Although 16S rRNA gene sequencing and metabolomics from clinical and preclinical studies have identified characteristic microbial and metabolic signatures in PP, these cross-sectional approaches cannot establish causal relationships with HFD-induced PP (Bo et al., 2022; Wang et al., 2020; Wang Y. et al., 2024; Wang L. et al., 2024; Huang et al., 2023; Huang et al., 2022; Li et al., 2021b; Dong et al., 2020; Qian et al., 2024; Yi et al., 2024; Nguyen et al., 2024; Yuan et al., 2023; Wang et al., 2022). Intervention studies employing FMT and targeted metabolite administration have confirmed that GM influences HFD-induced PP by regulating the hypothalamic Kiss1-GnRH system, with specific metabolites like SCFAs and GDCA exerting ameliorative effects through this pathway (Bo et al., 2022; Wang et al., 2022; Wu et al., 2025). GDCA upregulated Sirt1 expression to suppress the Kiss1 gene. Intriguingly, SCFAs (Jiao et al., 2020; Caetano-Silva et al., 2023; Lin et al., 2022) and specific BAs (Shihabudeen et al., 2015; Yanguas-Casás et al., 2017; Paluschinski et al., 2019; such as tauroursodeoxycholic acid, glycochenodeoxycholic acid, chenodeoxycholic acid, and others) may inhibit multiple key nodes in microbiota-independent pathways, including attenuating p53 expression, reducing microglial activation, and modulating metabolic hormone dysregulation. Leptin, in turn, has been reported to modulate gut microbial metabolic function by enhancing duodenal sympathetic tone and to regulate systemic BA metabolism (Wen et al., 2021; Toledo et al., 2025). However, critical issues still remain: first, the discordance between increased SCFA-producing bacteria and their biological effects in PP may stem from multiple factors, such as pharmacologic versus physiologic concentration disparities, cross-sectional study limitations, and distinct mechanisms of direct interventions versus microbial-mediated actions; second, species-specific variations in BA metabolism constrain clinical translation to humans (Straniero et al., 2020); third, it remains unclear the specific microbial sources of bioactive metabolites and how GM and metabolites regulate hypothalamic gene expression via the microbiota-gut-brain (MGB), potentially through vagal or circulatory pathways (detailed in Section 7.2).

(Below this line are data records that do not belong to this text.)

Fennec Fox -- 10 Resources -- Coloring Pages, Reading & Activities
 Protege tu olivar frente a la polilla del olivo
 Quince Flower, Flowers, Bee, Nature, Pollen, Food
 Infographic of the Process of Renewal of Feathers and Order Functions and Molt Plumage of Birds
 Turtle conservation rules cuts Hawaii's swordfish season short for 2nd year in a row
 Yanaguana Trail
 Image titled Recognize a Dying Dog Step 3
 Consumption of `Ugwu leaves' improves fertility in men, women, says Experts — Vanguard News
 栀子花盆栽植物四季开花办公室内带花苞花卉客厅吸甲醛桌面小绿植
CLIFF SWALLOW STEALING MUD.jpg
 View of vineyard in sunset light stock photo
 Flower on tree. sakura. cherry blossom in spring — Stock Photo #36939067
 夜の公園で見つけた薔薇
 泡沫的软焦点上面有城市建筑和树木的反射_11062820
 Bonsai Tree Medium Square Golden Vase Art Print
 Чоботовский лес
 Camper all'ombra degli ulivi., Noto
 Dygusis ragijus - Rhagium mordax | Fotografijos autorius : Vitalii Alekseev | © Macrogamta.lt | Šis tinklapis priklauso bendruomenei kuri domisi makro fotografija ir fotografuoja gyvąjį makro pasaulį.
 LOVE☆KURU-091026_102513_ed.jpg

Additionally, key neuromodulators (GABA, DA, 5-HT) and LPS are promising metabolites warranting further investigation, though their precise roles and concentration changes in HFD-induced PP remain to be elucidated. Collectively, HFD impacts pubertal timing through both microbiota-dependent and microbiota-independent pathways that exhibit cross-regulation, providing a conceptual framework for understanding PP pathogenesis and developing targeted interventions.
7.2 Evidence between the gut-brain axis and PP
Mounting evidence linking the GM to hypothalamic dysfunction in the context of PP has underscored the bidirectional communication between the GM and the brain via the MGB axis. MGB axis is theorized to occur through various systems, including the autonomic and enteric nervous systems, neuroendocrine pathways, and the immune system (Cryan et al., 2019). Nowadays, understanding of the mechanisms of PP through the MGB axis focuses on several pathways.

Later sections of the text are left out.